## Spatial relation data:
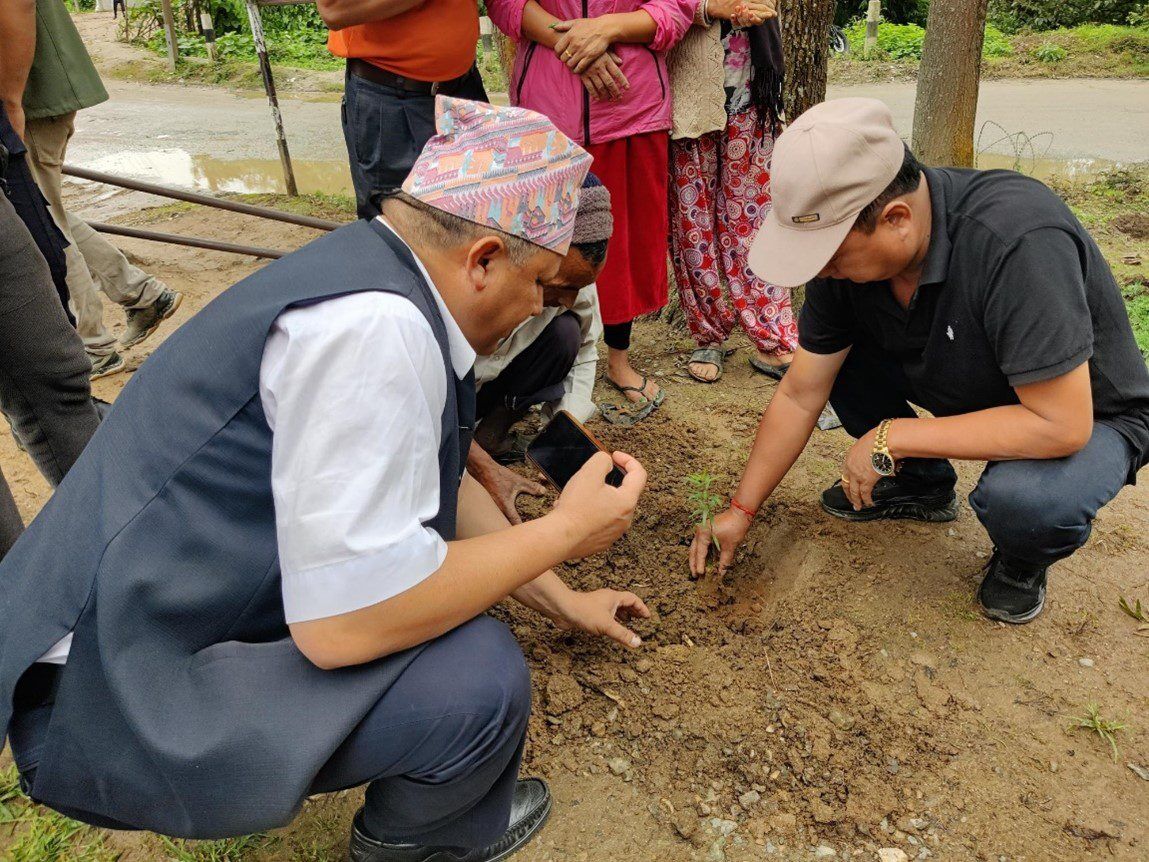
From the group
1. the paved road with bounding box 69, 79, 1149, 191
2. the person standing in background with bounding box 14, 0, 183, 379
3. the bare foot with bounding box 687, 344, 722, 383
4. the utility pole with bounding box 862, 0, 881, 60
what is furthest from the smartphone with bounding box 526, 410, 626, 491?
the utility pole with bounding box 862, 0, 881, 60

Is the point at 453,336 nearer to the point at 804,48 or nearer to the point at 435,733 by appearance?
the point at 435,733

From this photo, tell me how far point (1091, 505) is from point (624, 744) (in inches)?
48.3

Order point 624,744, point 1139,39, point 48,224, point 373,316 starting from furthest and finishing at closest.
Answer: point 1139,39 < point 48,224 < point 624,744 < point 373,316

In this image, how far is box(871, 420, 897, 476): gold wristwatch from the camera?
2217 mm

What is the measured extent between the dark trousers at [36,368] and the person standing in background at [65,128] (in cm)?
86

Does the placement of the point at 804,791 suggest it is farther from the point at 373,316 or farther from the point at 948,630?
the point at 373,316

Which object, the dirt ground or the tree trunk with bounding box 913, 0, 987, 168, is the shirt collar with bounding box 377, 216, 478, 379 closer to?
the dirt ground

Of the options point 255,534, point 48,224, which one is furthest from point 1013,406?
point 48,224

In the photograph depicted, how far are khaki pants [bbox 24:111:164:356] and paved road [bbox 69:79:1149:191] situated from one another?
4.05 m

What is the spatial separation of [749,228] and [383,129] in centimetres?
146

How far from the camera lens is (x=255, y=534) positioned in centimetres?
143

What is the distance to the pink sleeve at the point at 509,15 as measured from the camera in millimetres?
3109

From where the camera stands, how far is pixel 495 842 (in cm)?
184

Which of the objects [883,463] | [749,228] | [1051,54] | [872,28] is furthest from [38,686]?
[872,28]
---
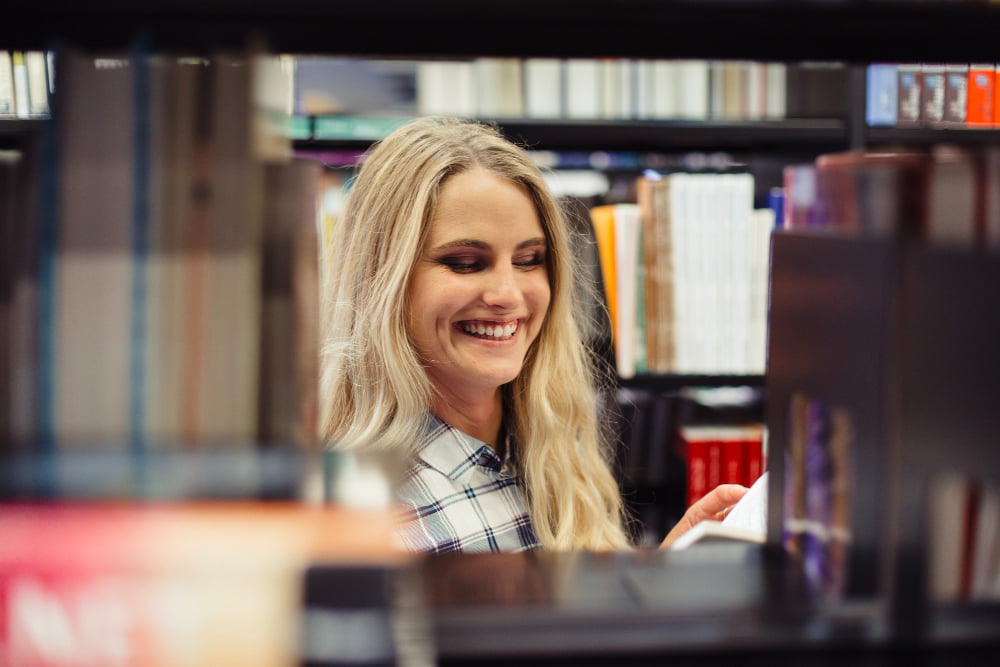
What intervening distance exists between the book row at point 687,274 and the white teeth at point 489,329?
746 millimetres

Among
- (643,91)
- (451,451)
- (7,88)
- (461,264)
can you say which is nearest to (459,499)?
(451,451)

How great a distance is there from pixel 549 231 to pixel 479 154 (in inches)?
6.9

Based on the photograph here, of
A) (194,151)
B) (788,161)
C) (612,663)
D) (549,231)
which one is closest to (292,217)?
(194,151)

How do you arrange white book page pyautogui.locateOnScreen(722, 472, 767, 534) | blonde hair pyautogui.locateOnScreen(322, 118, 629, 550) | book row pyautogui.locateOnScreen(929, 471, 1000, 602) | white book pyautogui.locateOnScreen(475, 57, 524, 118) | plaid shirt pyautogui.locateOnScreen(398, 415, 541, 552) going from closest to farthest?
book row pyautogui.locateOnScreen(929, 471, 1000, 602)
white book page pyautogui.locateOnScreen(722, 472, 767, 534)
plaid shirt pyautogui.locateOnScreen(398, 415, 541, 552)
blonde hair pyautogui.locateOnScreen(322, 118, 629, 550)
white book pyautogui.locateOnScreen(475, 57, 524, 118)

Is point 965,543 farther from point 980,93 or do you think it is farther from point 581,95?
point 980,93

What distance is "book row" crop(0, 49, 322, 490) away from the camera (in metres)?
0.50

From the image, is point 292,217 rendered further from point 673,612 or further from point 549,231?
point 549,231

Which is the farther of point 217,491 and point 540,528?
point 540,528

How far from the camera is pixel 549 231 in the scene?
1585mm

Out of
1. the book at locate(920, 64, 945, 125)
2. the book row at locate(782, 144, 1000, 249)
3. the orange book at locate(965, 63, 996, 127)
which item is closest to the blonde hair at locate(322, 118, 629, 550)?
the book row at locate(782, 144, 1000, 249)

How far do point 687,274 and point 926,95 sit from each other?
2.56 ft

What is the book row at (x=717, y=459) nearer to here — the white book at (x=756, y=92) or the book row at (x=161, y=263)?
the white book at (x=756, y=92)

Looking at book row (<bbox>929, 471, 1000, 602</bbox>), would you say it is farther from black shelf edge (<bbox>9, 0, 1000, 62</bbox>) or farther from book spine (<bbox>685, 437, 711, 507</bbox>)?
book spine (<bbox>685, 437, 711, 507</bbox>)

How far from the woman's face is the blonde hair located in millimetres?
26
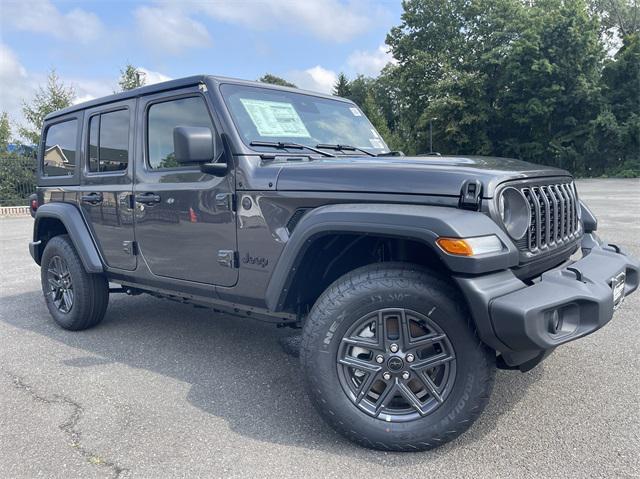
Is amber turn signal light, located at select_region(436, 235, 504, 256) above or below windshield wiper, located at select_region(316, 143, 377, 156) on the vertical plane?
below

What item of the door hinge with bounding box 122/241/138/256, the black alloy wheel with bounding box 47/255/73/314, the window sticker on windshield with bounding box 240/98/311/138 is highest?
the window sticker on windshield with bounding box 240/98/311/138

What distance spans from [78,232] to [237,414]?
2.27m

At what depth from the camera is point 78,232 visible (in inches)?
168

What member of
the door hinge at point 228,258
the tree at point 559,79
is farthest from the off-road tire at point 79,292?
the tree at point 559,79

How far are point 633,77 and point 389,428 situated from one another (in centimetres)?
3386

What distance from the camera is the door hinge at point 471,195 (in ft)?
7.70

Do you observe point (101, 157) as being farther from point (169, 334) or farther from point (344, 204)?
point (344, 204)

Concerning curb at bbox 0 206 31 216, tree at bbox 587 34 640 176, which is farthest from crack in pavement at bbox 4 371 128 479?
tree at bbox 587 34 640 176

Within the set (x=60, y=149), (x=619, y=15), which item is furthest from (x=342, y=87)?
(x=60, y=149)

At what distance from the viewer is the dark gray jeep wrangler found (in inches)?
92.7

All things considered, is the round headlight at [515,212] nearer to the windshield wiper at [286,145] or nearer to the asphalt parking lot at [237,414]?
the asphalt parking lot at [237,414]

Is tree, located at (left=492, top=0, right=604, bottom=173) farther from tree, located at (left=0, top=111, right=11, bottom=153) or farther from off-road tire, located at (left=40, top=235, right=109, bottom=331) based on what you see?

## What the task requires:
Locate each line in the spatial relation data above that contains the word "hinge", and copy those lines in full.

## Solution:
What item of the door hinge with bounding box 122/241/138/256, the black alloy wheel with bounding box 47/255/73/314, the window sticker on windshield with bounding box 240/98/311/138 is highest?
the door hinge at point 228,258
What distance from the camera is the door hinge at point 471,195 (in ft)?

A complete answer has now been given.